* [Selected text]:
------------------------------------------------------------
Combining morphology, behaviour and genomics to understand the evolution and ecology of microbial eukaryotes

Abstract

Microbial eukaryotes (protists) are structurally, developmentally and behaviourally more complex than their prokaryotic cousins. This complexity makes it more difficult to translate genomic and metagenomic data into accurate functional inferences about systems ranging all the way from molecular and cellular levels to global ecological networks. This problem can be traced back to the advent of the cytoskeleton and endomembrane systems at the origin of eukaryotes, which endowed them with a range of complex structures and behaviours that still largely dominate how they evolve and interact within microbial communities. But unlike the diverse metabolic properties that evolved within prokaryotes, the structural and behavioural characteristics that strongly define how protists function in the environment cannot readily be inferred from genomic data, since there is generally no simple correlation between a gene and a discrete activity or function. A deeper understanding of protists at both cellular and ecological levels, therefore, requires not only high-throughput genomics but also linking such data to direct observations of natural history and cell biology. This is challenging since these observations typically require cultivation, which is lacking for most protists. Potential remedies with current technology include developing a more phylogenetically diverse range of model systems to better represent the diversity, as well as combining high-throughput, single-cell genomics with microscopic documentation of the subject cells to link sequence with structure and behaviour. This article is part of a discussion meeting issue 'Single cell ecology'.

Keywords: behaviour; ecology; eukaryotic; evolution; genomics; protist.

Figure 1.
------------------------------------------------------------
* [Provided records]:
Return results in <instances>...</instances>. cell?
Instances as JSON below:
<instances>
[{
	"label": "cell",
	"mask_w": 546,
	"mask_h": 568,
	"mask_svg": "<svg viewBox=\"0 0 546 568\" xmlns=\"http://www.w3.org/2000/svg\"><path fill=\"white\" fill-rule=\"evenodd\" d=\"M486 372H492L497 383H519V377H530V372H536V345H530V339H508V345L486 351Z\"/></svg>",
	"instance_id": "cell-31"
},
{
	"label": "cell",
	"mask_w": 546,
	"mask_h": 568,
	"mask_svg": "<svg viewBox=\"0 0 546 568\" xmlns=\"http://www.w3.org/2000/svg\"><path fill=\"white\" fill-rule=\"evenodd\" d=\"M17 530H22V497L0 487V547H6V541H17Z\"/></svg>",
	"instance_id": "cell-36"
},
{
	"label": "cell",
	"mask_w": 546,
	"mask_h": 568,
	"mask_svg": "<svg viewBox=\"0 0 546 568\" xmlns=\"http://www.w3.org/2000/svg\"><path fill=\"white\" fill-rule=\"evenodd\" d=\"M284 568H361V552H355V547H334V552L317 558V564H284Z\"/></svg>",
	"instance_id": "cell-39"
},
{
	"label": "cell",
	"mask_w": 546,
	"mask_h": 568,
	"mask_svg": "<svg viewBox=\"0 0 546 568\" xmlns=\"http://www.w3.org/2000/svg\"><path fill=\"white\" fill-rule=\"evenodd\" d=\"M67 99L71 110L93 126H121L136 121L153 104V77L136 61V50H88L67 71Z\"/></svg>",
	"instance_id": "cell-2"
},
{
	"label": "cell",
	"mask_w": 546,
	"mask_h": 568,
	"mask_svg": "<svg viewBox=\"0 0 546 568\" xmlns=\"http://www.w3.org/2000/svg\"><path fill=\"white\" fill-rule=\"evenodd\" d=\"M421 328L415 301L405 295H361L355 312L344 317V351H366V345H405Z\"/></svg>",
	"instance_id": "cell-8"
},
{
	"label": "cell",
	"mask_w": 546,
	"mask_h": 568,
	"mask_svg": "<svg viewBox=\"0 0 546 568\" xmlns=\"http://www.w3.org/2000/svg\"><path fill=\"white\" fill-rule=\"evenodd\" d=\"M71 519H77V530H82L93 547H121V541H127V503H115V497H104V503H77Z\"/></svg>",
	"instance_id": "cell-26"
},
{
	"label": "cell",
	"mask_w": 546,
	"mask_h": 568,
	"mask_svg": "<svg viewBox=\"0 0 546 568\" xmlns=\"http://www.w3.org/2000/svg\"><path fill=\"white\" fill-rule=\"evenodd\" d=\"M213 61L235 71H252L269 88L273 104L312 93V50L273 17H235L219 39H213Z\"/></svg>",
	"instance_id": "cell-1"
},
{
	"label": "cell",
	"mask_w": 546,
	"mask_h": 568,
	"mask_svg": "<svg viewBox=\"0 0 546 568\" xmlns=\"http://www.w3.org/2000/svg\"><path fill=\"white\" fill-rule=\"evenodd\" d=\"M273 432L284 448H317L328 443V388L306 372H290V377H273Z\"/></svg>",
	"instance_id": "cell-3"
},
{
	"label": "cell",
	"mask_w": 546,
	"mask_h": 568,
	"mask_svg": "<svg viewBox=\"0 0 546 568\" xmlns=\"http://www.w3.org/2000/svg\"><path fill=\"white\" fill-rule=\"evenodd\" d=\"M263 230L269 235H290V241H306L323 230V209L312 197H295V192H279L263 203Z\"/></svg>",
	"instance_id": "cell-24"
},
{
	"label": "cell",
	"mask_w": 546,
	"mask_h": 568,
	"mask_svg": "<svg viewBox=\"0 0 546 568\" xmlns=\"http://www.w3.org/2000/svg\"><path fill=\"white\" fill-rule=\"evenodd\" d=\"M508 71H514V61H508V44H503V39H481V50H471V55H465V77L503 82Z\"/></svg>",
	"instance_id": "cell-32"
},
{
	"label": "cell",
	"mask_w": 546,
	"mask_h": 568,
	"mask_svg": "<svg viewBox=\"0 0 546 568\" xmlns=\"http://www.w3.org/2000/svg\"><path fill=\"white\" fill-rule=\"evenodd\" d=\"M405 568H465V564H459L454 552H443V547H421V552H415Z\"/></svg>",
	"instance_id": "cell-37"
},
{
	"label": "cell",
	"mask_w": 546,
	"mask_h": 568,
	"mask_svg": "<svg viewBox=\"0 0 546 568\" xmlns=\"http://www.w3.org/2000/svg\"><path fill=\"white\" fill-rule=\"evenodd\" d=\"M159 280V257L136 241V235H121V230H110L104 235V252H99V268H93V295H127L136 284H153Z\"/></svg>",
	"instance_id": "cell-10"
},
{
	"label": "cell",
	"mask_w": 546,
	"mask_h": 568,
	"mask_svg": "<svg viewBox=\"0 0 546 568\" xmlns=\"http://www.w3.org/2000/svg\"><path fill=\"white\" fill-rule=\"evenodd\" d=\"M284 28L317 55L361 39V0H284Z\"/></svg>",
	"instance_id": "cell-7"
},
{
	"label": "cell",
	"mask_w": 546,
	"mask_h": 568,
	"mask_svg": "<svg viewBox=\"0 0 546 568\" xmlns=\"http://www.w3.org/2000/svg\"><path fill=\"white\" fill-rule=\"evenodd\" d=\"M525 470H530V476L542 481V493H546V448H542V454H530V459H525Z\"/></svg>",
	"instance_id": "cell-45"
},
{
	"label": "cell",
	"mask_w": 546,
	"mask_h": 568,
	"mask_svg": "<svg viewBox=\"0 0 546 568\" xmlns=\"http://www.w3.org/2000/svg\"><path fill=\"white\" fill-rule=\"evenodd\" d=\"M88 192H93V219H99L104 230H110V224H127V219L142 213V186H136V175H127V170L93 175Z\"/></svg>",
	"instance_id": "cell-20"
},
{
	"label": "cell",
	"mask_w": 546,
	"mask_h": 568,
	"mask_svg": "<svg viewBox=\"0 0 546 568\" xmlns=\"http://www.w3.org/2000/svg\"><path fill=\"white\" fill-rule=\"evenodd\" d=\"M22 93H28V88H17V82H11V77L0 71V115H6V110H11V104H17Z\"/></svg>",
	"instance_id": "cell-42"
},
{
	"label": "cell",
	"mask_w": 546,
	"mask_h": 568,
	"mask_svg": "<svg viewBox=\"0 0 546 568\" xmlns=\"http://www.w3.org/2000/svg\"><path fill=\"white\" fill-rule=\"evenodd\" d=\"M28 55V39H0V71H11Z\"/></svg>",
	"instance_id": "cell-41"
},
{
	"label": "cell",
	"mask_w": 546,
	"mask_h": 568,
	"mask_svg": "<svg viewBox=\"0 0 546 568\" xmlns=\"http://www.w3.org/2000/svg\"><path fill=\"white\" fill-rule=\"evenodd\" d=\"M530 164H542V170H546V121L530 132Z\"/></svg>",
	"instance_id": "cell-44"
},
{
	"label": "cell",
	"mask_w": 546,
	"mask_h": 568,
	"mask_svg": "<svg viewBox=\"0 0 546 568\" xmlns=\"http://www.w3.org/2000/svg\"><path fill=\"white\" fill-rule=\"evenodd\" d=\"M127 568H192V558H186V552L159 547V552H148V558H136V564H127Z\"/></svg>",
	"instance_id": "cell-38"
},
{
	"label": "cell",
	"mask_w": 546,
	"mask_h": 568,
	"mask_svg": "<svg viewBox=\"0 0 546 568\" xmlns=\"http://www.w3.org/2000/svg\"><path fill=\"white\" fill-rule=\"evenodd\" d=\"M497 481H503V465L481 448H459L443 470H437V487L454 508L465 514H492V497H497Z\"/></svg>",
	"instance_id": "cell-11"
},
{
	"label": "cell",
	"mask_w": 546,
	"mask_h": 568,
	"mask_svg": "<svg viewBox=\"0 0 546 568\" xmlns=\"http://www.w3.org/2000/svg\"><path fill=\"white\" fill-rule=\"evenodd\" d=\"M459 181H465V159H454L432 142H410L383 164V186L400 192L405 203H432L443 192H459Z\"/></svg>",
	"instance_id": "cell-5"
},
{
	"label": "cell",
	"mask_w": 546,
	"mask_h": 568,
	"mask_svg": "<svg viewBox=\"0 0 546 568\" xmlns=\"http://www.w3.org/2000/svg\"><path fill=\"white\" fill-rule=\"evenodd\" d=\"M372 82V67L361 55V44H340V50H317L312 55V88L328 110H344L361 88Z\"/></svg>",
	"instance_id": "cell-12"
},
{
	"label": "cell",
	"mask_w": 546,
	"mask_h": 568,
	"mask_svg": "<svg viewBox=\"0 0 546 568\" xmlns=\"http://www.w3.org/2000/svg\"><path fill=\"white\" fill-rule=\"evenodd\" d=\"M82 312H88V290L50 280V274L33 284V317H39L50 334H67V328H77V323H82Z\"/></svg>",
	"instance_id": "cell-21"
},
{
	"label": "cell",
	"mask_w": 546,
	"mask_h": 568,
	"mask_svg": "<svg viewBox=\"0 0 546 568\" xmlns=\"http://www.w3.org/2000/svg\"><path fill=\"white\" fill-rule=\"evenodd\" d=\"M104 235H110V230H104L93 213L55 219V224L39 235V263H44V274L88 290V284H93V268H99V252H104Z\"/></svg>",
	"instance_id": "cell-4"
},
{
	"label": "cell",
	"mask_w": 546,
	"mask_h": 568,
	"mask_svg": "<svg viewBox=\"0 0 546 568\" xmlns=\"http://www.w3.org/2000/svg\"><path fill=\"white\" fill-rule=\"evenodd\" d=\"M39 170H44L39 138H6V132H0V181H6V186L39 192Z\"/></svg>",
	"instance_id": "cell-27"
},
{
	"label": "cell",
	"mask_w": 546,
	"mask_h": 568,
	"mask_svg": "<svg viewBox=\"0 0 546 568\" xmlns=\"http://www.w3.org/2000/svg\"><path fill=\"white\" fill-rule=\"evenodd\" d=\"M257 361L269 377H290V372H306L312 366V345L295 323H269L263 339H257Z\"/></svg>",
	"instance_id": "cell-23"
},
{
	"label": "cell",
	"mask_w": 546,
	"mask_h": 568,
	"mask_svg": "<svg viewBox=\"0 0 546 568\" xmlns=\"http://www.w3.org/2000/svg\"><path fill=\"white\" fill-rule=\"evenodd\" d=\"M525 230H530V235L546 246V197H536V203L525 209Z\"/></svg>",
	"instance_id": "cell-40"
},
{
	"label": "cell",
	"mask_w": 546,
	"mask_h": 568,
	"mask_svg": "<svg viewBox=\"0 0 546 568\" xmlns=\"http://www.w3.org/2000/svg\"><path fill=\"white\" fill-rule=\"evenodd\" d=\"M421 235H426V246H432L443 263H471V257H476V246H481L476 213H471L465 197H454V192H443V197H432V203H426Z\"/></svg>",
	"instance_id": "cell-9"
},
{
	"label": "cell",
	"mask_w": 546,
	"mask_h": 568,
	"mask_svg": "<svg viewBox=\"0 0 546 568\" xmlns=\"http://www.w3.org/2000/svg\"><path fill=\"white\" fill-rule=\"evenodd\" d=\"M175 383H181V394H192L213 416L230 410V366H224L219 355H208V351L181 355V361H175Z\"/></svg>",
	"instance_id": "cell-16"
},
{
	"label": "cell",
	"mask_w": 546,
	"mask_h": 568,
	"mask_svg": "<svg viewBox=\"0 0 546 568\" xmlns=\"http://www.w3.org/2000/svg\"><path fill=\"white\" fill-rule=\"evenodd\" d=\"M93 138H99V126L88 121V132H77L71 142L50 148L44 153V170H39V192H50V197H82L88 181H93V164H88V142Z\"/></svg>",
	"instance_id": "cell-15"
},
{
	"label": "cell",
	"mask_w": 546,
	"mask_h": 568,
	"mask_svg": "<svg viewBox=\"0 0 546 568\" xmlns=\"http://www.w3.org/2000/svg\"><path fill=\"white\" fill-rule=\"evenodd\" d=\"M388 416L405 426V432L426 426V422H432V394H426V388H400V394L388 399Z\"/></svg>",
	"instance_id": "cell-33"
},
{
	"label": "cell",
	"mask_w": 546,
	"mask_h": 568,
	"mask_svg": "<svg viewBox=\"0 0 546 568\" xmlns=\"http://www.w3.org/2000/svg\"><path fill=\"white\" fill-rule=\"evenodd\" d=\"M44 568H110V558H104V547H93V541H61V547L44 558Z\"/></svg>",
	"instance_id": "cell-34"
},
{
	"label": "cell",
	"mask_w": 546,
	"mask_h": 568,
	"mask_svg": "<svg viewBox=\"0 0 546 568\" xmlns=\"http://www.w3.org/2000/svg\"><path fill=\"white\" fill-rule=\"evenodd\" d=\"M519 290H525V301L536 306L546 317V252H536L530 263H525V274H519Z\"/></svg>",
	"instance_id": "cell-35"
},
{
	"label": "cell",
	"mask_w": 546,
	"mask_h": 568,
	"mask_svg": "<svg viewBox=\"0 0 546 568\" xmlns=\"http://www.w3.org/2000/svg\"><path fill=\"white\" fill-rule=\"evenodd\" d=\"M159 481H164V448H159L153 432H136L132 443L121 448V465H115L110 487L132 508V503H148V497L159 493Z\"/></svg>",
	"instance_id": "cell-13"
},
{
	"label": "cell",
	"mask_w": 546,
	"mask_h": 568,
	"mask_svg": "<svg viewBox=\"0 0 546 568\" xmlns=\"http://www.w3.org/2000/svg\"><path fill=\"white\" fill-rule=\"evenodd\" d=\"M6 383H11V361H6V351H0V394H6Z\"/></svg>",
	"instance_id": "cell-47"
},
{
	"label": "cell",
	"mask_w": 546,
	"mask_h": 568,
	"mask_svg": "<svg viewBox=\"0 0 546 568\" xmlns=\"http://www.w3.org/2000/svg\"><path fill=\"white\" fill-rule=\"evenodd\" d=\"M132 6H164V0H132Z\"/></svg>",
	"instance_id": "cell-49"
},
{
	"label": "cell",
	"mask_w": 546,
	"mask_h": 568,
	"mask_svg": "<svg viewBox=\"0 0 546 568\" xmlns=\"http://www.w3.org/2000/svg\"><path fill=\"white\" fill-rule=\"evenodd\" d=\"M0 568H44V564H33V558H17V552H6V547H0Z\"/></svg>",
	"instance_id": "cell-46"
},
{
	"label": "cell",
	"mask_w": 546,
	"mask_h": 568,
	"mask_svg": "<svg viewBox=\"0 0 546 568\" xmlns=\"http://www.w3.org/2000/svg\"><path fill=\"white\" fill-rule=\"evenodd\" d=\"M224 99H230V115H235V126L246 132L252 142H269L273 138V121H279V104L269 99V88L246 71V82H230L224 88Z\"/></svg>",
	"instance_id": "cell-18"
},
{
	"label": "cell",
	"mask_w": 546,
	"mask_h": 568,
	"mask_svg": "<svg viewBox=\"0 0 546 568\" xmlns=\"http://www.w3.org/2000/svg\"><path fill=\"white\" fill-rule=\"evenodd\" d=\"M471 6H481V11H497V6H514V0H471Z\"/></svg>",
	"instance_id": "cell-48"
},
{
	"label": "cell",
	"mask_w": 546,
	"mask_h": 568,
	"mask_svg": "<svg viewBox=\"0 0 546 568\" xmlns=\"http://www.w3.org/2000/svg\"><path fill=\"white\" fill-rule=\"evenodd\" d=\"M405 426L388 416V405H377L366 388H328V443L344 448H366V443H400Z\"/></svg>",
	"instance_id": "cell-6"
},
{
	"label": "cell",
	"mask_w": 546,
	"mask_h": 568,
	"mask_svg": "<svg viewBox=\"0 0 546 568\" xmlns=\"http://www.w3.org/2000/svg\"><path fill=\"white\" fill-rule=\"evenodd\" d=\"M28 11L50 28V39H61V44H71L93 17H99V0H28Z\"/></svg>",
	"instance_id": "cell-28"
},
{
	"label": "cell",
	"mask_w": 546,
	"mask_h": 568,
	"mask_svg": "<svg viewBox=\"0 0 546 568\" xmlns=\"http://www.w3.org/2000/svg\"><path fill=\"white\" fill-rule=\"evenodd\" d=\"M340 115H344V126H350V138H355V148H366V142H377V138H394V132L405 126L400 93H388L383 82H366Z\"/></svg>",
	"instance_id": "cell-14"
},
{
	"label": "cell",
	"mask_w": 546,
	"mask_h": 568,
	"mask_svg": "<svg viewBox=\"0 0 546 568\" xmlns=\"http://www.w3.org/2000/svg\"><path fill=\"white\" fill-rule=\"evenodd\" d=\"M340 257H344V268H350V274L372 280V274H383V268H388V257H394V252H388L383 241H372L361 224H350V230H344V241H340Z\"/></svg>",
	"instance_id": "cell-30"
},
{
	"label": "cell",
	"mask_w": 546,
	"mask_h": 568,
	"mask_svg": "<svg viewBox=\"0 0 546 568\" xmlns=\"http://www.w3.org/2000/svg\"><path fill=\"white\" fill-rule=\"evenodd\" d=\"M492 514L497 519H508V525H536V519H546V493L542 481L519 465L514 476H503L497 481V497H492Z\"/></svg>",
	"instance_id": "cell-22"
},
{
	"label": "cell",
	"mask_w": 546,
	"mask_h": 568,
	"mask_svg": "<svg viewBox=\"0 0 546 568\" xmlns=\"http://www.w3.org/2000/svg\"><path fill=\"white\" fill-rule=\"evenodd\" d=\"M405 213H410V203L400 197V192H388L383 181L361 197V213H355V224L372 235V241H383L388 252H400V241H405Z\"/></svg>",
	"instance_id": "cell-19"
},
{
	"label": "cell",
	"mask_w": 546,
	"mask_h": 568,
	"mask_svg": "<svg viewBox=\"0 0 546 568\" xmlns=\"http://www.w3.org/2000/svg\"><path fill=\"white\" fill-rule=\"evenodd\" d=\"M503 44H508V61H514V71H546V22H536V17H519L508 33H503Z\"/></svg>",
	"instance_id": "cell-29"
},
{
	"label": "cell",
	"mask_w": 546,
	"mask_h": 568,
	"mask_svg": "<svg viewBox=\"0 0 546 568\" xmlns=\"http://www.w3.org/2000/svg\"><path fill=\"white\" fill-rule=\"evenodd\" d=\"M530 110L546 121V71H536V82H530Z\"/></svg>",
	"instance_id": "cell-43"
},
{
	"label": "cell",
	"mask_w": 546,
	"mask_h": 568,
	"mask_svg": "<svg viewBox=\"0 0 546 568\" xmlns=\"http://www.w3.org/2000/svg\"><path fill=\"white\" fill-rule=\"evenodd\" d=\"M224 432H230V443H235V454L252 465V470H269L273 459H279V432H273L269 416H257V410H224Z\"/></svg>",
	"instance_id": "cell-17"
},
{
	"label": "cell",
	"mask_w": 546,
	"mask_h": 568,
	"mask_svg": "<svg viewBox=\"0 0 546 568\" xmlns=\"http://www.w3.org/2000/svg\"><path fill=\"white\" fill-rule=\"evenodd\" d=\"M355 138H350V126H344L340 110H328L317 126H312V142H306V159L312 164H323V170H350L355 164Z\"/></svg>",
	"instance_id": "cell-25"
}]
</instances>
------------------------------------------------------------
* [Exercise description]: Write what comes next in the article on combining morphology, behavior and genomics to study protists, picking up after its last line.

* [Exercise response]:
Tree of eukaryotes. A schematic tree summarizing current data on the relationships between major lineages of eukaryotes with selected ancient and recent examples of structural complexity and behaviour. Examples of basic behaviours (and complex behaviours emerging from them) are indicated at the root of the tree, and are predicted to be present in the last eukaryotic common ancestor (LECA). These include (left to right) gliding motility, ontogenetic development, phagocytosis, amoeboid movement, forming endosymbiotic associations and flagellar swimming. These have all existed since the LECA or soon after, and in some cases, all modern examples are homologous (e.g. flagella), whereas others are constantly reinvented in parallel (e.g. forming endosymbiotic associations or gliding motility). Indicated around the branches of the tree are selected examples of complex structures and behaviours (often resulting from strings of basic behaviours) that emerged many times in parallel. These include (left to right) creating cell walls or armour (by aggregating material, crystalization or scaffolding organic material either inside the cell or by secretion), building and expelling extrusomes, intracellular infection, sensory organelles (light sensing eye spots is shown as an example), structural complexity though symmetrical repetition and colony formation (by reproduction or aggregation). These traits have originated many times throughout the evolution of eukaryotes. (Online version in colour.)

Figure 2.

Examples of eukaryotic behaviours, structures and functional coordination between them. Some basic cell behaviours that are common to many or all eukaryotes are shown at the top, and under each example structures associated with that behaviour are indicated. Where more than one structure is listed, structures might all work together to effect the behaviour, or alternatively in different systems different structures are associated with the behaviour. The bottom panel provides examples of complex processes that can result from coordination of these behaviours and structures with other systems (with an emphasis on processes that are most directly affected by the behaviour). This is not a comprehensive summary, but rather a few examples selected to present a range of complexity, age and functional effects. (Online version in colour.)